Ian Lurie (Conversation Marketing and Portent Interactive Internet Marketing
Company)
Look at your own site stats! Find the keywords that generate traffic to your top site pages. Then
use WordStream to expand a keyword set around those core traffic generators. You'll build long-
tail traffic, fast, and grow quality traffic.

Michael Martinez (SEO Theory and Analysis Blog)
Assuming I need to make a quick review, I look at the advertising associated with the query
results. If it's substantial and promoting relevant domains (as opposed to "broad match"
advertisers), that's a signal a query is competitive. I also look at the first two pages of organic
results. If they all use the query in title tags and page URLs, that's a signal the query is
competitive. Finally, if a quick perusal of keyword activity in any major tool shows substantial
related queries (in addition to significant traffic for the primary query), that's a signal the query is
competitive.

Patrick Altoft (Blogstorm Search Engine Optimisation)
The way we would do it is to see how many sites are using that exact key phrase as a major part
of their homepage title tag. This lets us determine how many sites are what we class as "strong
competitors" rather than just sites who happen to have a page about a subject and therefore rank
for it.

Jordan Kasteler (Utah SEO Pro)
I use the Google query allintitle: “keyphrase” to get a rough estimate on how many people use
that keyphrase in their title tag. This will roughly let you know how many people have
deliberately or not have minimally optimized their page for that keyphrase. After using the query
look at the upper-right corner and see how many results were returned.

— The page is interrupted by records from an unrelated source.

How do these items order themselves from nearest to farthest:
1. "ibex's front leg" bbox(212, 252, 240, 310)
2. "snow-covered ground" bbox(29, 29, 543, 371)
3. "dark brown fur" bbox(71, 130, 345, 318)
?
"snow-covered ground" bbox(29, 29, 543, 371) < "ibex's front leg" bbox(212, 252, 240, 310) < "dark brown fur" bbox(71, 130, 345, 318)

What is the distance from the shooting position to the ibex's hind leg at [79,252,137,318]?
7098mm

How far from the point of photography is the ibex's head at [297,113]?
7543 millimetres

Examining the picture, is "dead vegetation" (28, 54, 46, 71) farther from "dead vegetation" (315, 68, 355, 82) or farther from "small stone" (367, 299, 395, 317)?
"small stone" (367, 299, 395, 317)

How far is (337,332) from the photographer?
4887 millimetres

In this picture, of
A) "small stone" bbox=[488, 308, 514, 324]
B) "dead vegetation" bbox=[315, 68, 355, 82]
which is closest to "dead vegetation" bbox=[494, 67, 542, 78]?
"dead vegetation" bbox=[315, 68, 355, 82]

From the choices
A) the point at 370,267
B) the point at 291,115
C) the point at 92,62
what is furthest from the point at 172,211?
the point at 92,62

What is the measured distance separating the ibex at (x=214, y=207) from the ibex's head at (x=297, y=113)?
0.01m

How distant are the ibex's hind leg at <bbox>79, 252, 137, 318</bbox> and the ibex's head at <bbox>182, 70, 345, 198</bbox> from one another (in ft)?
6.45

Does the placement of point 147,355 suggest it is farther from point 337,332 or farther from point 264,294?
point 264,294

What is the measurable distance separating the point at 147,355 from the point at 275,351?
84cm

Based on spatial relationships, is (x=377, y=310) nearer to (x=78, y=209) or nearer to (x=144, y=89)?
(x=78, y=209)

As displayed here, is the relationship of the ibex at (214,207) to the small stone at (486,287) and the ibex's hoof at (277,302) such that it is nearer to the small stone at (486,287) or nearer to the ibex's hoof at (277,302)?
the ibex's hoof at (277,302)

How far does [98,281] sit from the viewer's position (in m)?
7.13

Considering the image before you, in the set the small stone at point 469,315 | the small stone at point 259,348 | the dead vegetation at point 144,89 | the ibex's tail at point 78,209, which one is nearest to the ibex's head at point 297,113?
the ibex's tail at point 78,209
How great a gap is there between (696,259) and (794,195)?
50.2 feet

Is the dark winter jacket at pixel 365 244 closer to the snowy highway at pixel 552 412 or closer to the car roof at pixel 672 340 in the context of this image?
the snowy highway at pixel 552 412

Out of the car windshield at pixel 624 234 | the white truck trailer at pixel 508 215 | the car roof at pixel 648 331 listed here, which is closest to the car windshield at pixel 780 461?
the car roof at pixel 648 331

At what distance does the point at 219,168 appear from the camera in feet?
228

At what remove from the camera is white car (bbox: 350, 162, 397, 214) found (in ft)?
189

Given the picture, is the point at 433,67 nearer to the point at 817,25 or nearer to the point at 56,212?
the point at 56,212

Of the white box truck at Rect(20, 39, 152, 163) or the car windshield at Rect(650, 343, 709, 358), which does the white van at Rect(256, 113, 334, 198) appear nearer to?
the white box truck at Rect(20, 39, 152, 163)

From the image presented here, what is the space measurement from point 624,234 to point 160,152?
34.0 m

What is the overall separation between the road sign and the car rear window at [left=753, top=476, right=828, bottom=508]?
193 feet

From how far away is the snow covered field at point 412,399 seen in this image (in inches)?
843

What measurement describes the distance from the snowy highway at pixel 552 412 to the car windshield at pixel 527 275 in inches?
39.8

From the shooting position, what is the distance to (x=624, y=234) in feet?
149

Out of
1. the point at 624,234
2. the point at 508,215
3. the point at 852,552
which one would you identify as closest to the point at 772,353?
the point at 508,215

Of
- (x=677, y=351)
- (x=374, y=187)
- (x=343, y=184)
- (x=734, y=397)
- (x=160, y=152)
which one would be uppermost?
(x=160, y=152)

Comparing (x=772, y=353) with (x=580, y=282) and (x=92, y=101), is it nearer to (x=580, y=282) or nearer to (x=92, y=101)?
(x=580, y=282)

For example, simply searching for SEO Firm returns 1,990,000 sites but searching allintitle:
“SEO Firm” returns 70,900 sites. This provides a much clearer idea.

Jon Henshaw (Raven Internet Marketing Tools)
I look at keyword competitiveness from an organic SEO perspective. I want to know how hard
will it be for me to get my site to rank in the non-paid SERPs.
The main things I look at when determining keyword competitiveness are Google AdWords data
(especially search volume), and the quality of the sites that rank well organically for that
keyword phrase. I then do a direct comparison with the site I'm working with against the top
organically ranking sites to give me an idea of how far I have to go. I also like to look at related
long-tail keywords, because the competition and performance can vary greatly.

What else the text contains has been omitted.